Within this framework, the Ninth Meeting of the Mexico-Jamaica Binational Commission took place on June 19, 2019 – the first to be held under the government of the new president of Mexico, Andrés Manuel López Obrador – with a new focus towards the South, based on an important project of social transformation in the country and an international practice rooted in principles and respect for international law.
The binational meeting was chaired by Ambassador Marcia Gilbert-Roberts, permanent secretary in the Ministry of Foreign Affairs and Foreign Trade of Jamaica, and undersecretary for Latin America and the Caribbean at the Mexican Ministry of Foreign Affairs, Maximiliano Reyes Zúñiga. Approximately 80 officials and representatives from both countries participated in the meeting.
The binational session confirmed the excellent dialogue between both countries with a strong sense of regional and global responsibility. We affirmed our active collaboration in fora such as the United Nations, the Organization of American States, the Association of Caribbean States and the Mexico-CARICOM Summit, whose fifth edition is scheduled to take place in Mexico this year. An important fact that is sometimes overlooked is that Mexico is a Caribbean country, given its maritime border at the Yucatán peninsula.
Regarding the global agenda, we agreed to promote joint initiatives on climate change, combatting organised crime, migration, and cooperation in order to achieve the 2030 Agenda and the Sustainable Development Goals.
With respect to economic matters, both parties reiterated their interest in increasing and reinforcing their economic ties through a diversification strategy to strengthen trade and investment. They agreed to commence the negotiation of the Reciprocal Investment Promotion and Protection Agreement during the upcoming months. In addition, they agreed to strengthen trade promotion in order to increase flow in sectors such as agro-industry, metalwork, and investments, primarily in the tourism sector.
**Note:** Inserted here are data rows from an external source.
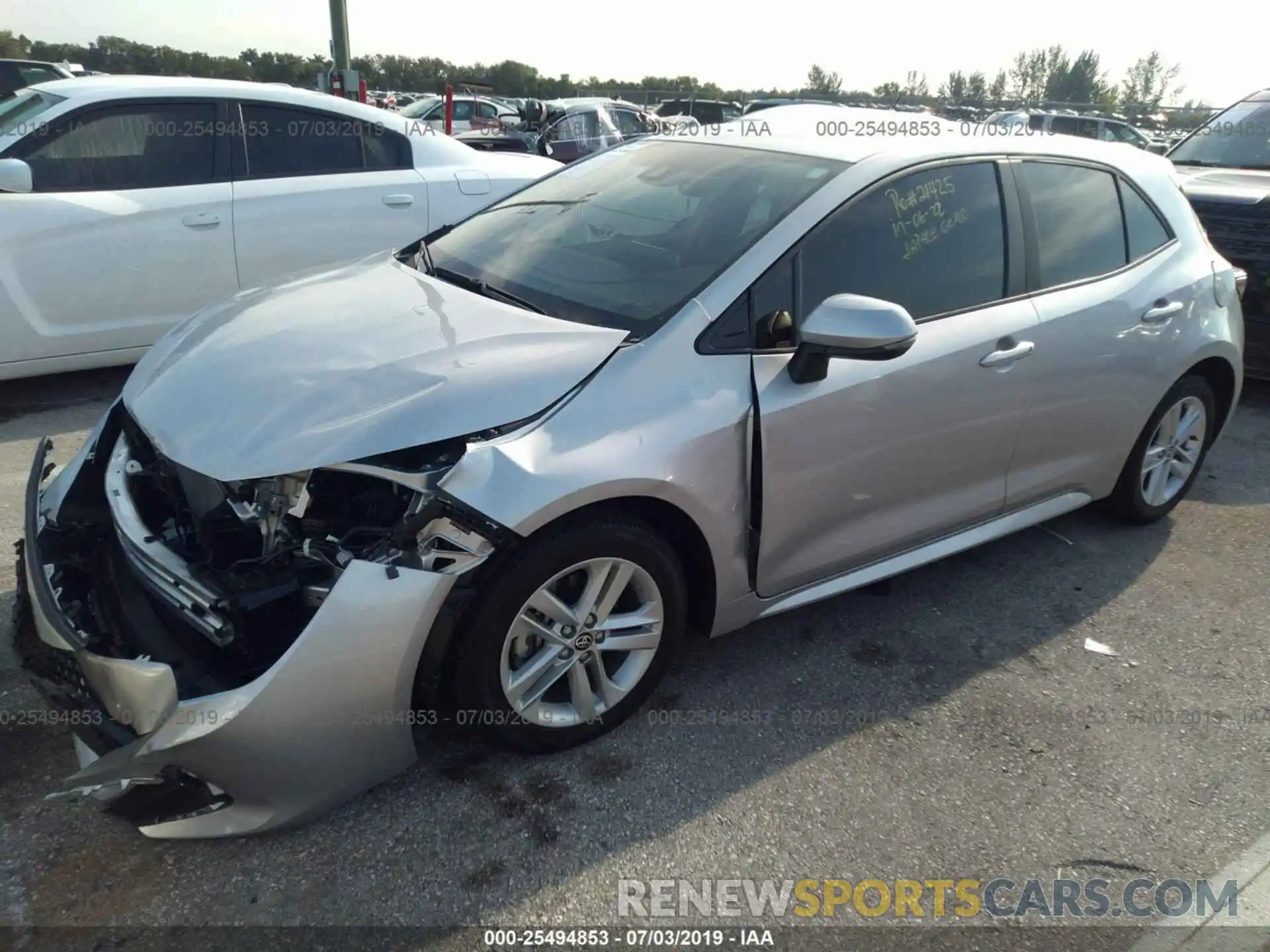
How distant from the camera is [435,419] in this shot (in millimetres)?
2293

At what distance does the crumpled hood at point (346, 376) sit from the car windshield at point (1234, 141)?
6.78 m

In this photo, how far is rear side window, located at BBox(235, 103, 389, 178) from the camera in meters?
5.30

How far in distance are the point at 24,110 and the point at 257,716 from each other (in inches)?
176

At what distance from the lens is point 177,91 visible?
5066 mm

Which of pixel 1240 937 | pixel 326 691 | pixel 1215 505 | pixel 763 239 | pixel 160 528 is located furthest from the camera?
pixel 1215 505

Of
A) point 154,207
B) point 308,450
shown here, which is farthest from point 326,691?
point 154,207

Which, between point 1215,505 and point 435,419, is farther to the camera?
point 1215,505

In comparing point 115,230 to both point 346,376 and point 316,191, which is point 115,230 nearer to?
point 316,191

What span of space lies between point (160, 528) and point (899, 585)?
8.44 ft

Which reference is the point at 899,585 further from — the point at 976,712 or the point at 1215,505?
the point at 1215,505

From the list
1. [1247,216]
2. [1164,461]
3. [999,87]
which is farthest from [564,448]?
[999,87]

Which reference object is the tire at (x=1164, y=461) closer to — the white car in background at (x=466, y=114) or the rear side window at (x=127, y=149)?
the rear side window at (x=127, y=149)

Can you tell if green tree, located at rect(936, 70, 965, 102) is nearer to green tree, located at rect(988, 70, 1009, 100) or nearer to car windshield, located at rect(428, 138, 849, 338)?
green tree, located at rect(988, 70, 1009, 100)
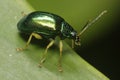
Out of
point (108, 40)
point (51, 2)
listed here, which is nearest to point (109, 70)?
point (108, 40)

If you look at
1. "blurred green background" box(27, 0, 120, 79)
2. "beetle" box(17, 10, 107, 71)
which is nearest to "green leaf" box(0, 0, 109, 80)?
"beetle" box(17, 10, 107, 71)

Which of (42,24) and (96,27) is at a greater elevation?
(42,24)

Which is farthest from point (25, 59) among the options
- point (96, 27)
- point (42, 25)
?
point (96, 27)

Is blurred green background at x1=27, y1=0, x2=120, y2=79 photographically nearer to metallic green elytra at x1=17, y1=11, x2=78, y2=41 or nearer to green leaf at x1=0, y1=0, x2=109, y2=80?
metallic green elytra at x1=17, y1=11, x2=78, y2=41

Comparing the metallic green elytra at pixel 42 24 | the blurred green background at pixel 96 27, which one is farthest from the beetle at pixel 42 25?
the blurred green background at pixel 96 27

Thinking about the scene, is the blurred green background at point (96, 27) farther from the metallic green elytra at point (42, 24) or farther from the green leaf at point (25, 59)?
the green leaf at point (25, 59)

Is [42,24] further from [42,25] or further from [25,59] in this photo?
[25,59]
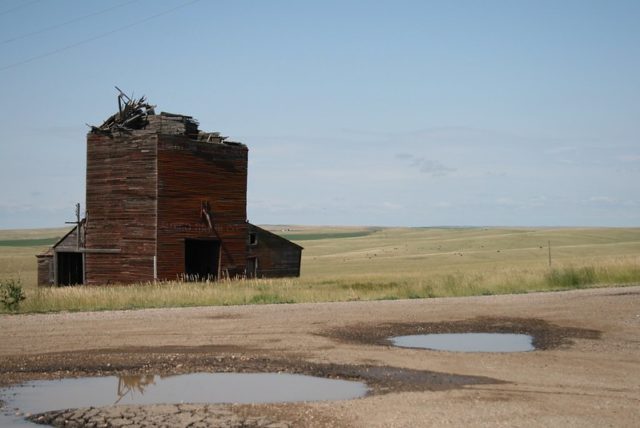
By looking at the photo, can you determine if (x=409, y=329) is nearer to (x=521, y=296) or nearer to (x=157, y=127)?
(x=521, y=296)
As it pertains to cooperation, the new programme for the 2020-2021 cycle was agreed upon with eight projects across various sectors such as maritime security, irrigation, agriculture, data management, and nutrition and pest detection at ports of entry. In the cultural field, projects were highlighted to reinforce Jamaica’s capacities in the conservation and sub-aquatic archaeological exploration of Port Royal, textile design with the Edna Manley College, and a project on the teaching of Spanish between the ministries of education.
Also of significance is the upcoming signing of a memorandum of understanding among the Planning Institute of Jamaica, the Mexican National Council for Evaluation and UNICEF on poverty measurement and evaluation of social policies, as well as an agreement on sport.
After a year as ambassador of Mexico to Jamaica, our relations continue to grow with new projects and initiatives. The appointment of a new ambassador of Jamaica to Mexico, Jason Hall, has resulted in a boost to our bilateral relations, leading us to accelerate our efforts from a reggae rhythm to that of dancehall. I am certainly delighted to learn both for the benefit of relations between Mexico and Jamaica.